Quoted passage
______________________________
Revisiting the Exact Relation between Potential of Mean Force and Free-Energy Profile

Constraints are convenient in the calculation of free energy profiles via molecular dynamics simulations, but they subtly alter the phase space distribution. In a recent letter of a related title in this journal, Wong and York [J. Chem. Theory Comput. 2012, 8, 3998-4003] suggest replacing Fixmans mass-metric correction with its inverse and adding a Jacobian contribution to the potential of mean constraint force. This letter refutes both suggestions, discusses the underlying interpretation problems, and provides supporting numerical simulations.

Can Confinement-Induced Variations in the Viscous Dissipation be Measured?
______________________________
Provided records
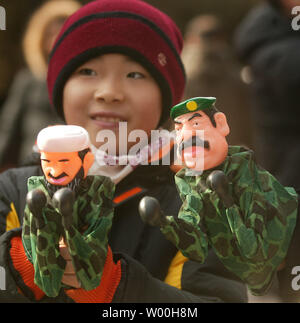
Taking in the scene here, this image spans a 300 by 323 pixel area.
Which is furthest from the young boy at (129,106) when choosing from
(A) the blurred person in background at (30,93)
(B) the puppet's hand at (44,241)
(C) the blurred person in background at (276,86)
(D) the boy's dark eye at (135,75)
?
(C) the blurred person in background at (276,86)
______________________________
In the abstract on potential of mean force, what does the letter say constraints subtly alter? The lines are separate material and have no connection to the abstract on potential of mean force.

The phase space distribution.